__TASK INSTRUCTIONS__. Go to the line with "GRTV slåss med kräftdjur i Fight Crab" in the entries below and write out every line from there through the line with "Рыба - это млекопитающее или нет?", exactly and without pictures.

__ENTRIES SUPPLIED__.

....................

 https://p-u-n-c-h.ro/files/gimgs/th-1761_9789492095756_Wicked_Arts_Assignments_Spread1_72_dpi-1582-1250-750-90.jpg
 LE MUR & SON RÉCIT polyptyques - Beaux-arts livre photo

....................

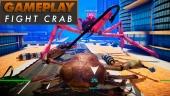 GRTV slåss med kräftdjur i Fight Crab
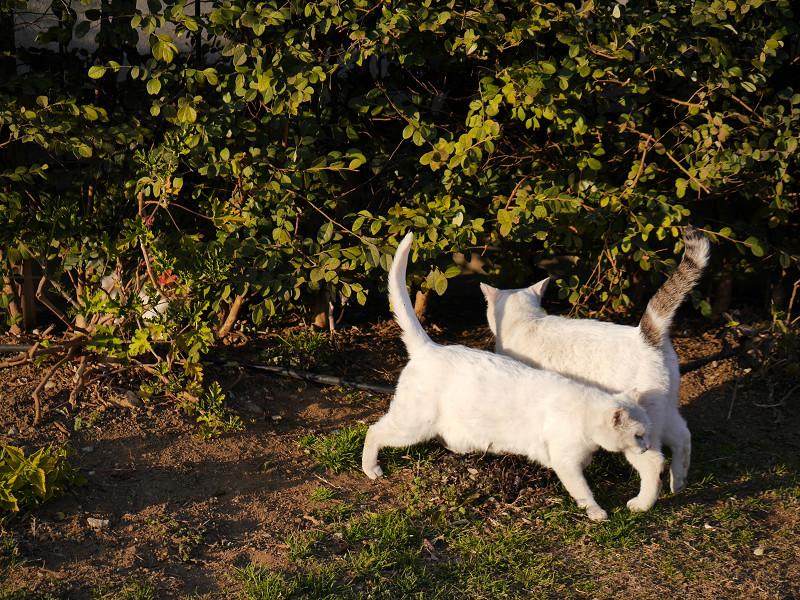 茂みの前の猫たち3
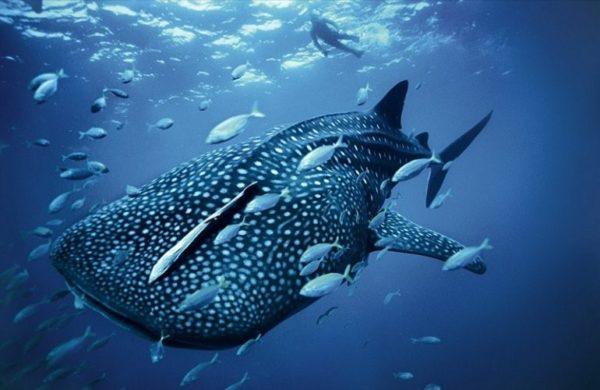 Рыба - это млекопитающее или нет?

....................

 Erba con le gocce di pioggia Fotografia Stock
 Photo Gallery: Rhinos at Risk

....................

__OUTPUT FOR THIS TASK__.
 GRTV slåss med kräftdjur i Fight Crab
 茂みの前の猫たち3
 Рыба - это млекопитающее или нет?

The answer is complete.